Copy out every one of the lines below word for word, leaving out the pictures.
-- START Extracted information --
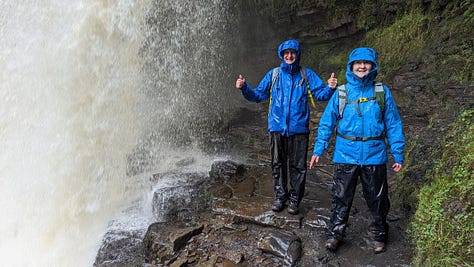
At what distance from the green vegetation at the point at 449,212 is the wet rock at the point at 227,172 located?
11.3 ft

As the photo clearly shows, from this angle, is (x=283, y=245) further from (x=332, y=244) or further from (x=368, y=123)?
(x=368, y=123)

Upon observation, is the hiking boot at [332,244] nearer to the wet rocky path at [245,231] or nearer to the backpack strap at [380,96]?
the wet rocky path at [245,231]

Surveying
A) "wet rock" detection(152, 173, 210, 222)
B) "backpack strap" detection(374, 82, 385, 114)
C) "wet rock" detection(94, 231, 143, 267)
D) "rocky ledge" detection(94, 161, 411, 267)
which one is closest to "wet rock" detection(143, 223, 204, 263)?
"rocky ledge" detection(94, 161, 411, 267)

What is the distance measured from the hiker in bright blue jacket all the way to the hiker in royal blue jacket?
519 millimetres

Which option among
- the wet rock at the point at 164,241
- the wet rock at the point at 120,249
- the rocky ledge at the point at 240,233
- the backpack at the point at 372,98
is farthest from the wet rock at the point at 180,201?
the backpack at the point at 372,98

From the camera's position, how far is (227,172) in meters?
6.65

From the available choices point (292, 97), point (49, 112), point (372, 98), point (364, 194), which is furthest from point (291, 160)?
point (49, 112)

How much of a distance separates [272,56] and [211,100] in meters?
2.92

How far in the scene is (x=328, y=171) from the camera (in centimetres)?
666

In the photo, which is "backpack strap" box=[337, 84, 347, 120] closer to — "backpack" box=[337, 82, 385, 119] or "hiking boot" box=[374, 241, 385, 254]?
"backpack" box=[337, 82, 385, 119]

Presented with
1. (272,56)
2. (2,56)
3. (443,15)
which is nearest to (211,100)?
(272,56)

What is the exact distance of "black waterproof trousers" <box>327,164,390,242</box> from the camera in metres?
3.65

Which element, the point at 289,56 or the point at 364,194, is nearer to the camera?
the point at 364,194

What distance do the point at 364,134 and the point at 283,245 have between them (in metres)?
1.79
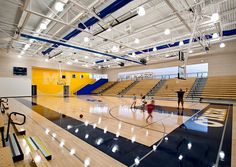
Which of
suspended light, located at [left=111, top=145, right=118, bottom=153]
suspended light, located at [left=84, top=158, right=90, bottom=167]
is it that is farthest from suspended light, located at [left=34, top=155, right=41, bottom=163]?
suspended light, located at [left=111, top=145, right=118, bottom=153]

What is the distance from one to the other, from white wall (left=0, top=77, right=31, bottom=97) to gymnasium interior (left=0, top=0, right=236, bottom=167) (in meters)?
0.09

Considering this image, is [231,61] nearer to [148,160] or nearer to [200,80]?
[200,80]

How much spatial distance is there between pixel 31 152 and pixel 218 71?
15226mm

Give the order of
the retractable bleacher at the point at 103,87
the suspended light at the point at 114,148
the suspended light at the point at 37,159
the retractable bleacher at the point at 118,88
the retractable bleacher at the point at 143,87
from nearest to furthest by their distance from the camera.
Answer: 1. the suspended light at the point at 37,159
2. the suspended light at the point at 114,148
3. the retractable bleacher at the point at 143,87
4. the retractable bleacher at the point at 118,88
5. the retractable bleacher at the point at 103,87

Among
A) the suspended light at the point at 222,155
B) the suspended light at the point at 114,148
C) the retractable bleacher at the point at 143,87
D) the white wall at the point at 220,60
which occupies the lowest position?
the suspended light at the point at 222,155

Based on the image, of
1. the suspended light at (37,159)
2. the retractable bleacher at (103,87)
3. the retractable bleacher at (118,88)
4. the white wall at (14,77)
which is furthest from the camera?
the retractable bleacher at (103,87)

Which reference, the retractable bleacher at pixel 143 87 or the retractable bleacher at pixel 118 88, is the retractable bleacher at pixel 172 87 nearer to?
the retractable bleacher at pixel 143 87

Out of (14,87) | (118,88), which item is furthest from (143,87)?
(14,87)

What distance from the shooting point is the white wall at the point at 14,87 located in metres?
13.6

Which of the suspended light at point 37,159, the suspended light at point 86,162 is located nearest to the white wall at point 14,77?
the suspended light at point 37,159

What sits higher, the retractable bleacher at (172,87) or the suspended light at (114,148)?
the retractable bleacher at (172,87)

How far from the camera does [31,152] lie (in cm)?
244

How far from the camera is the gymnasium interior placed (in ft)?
8.23

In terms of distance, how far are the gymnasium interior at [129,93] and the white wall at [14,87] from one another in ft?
0.29
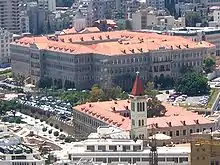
-- END Extracted information --
Correct output:
At what distance from the green vegetation at the point at 449,212 is the wet rock at the point at 227,172 located?
11.3 ft

As the photo clearly shows, from this angle, is (x=283, y=245) further from (x=332, y=244) or further from (x=368, y=123)?
(x=368, y=123)

Upon observation, is the hiking boot at [332,244] nearer to the wet rocky path at [245,231] or nearer to the backpack strap at [380,96]?
the wet rocky path at [245,231]

Surveying
A) "wet rock" detection(152, 173, 210, 222)
B) "backpack strap" detection(374, 82, 385, 114)
C) "wet rock" detection(94, 231, 143, 267)
D) "rocky ledge" detection(94, 161, 411, 267)
which one is closest to "wet rock" detection(143, 223, 204, 263)?
"rocky ledge" detection(94, 161, 411, 267)

What is the distance measured from the hiker in bright blue jacket all the way to the hiker in royal blue jacket?
519 millimetres

Which option among
- the wet rock at the point at 164,241
- the wet rock at the point at 120,249
- the rocky ledge at the point at 240,233
- the backpack at the point at 372,98
is farthest from the wet rock at the point at 180,201?
the backpack at the point at 372,98

From the camera's position, how far is (227,172) in meters?
6.65

From the available choices point (292, 97), point (49, 112), point (372, 98), point (364, 194), which is furthest from point (291, 160)?
point (49, 112)

How much of a distance separates [272,56] and [211,100] in meters?
2.92

How far in the scene is (x=328, y=171) from the camera (in centimetres)?
666

In the photo, which is "backpack strap" box=[337, 84, 347, 120] closer to — "backpack" box=[337, 82, 385, 119] or "hiking boot" box=[374, 241, 385, 254]?
"backpack" box=[337, 82, 385, 119]

Presented with
1. (272,56)
2. (2,56)
3. (443,15)
which is nearest to (211,100)?
(272,56)

What is the exact distance of "black waterproof trousers" <box>327,164,390,242</box> from the camera in metres?
3.65

Which element, the point at 289,56 or the point at 364,194, is nearer to the camera?
the point at 364,194

What distance do the point at 364,134 and the point at 283,245 have between them (in metres)?
1.79
Which of
suspended light, located at [left=111, top=145, right=118, bottom=153]
suspended light, located at [left=84, top=158, right=90, bottom=167]
is it that is farthest from suspended light, located at [left=34, top=155, right=41, bottom=163]?
suspended light, located at [left=111, top=145, right=118, bottom=153]

What is the distance from one to the other, from white wall (left=0, top=77, right=31, bottom=97) to gymnasium interior (left=0, top=0, right=236, bottom=167) (in meters)?
0.09

Considering this image, is [231,61] nearer to [148,160] or nearer to [200,80]?
[200,80]

How much spatial distance is there between pixel 31 152 and pixel 218 71?
15226mm

Give the order of
the retractable bleacher at the point at 103,87
the suspended light at the point at 114,148
the suspended light at the point at 37,159
the retractable bleacher at the point at 118,88
the retractable bleacher at the point at 143,87
from nearest to furthest by their distance from the camera.
Answer: 1. the suspended light at the point at 37,159
2. the suspended light at the point at 114,148
3. the retractable bleacher at the point at 143,87
4. the retractable bleacher at the point at 118,88
5. the retractable bleacher at the point at 103,87

Among
A) the suspended light at the point at 222,155
B) the suspended light at the point at 114,148
C) the retractable bleacher at the point at 143,87
D) the white wall at the point at 220,60
which occupies the lowest position?
the suspended light at the point at 222,155

Based on the image, of
1. the suspended light at (37,159)
2. the retractable bleacher at (103,87)
3. the retractable bleacher at (118,88)
4. the white wall at (14,77)
which is furthest from the camera?
the retractable bleacher at (103,87)

Which reference, the retractable bleacher at pixel 143 87 or the retractable bleacher at pixel 118 88, is the retractable bleacher at pixel 172 87 nearer to?
the retractable bleacher at pixel 143 87

Out of (14,87) | (118,88), which item is furthest from (143,87)?
(14,87)

What distance from the shooting point is the white wall at the point at 14,87 located in metres?
13.6

Which of the suspended light at point 37,159, the suspended light at point 86,162 is located nearest to the white wall at point 14,77?
the suspended light at point 37,159

What sits higher, the retractable bleacher at (172,87) or the suspended light at (114,148)?
the retractable bleacher at (172,87)

How far from the camera does [31,152] lie (in cm)?
244

How far from the camera is the gymnasium interior placed (in ft)?
8.23

In terms of distance, how far are the gymnasium interior at [129,93] and the white wall at [14,87] from one another in ft?
0.29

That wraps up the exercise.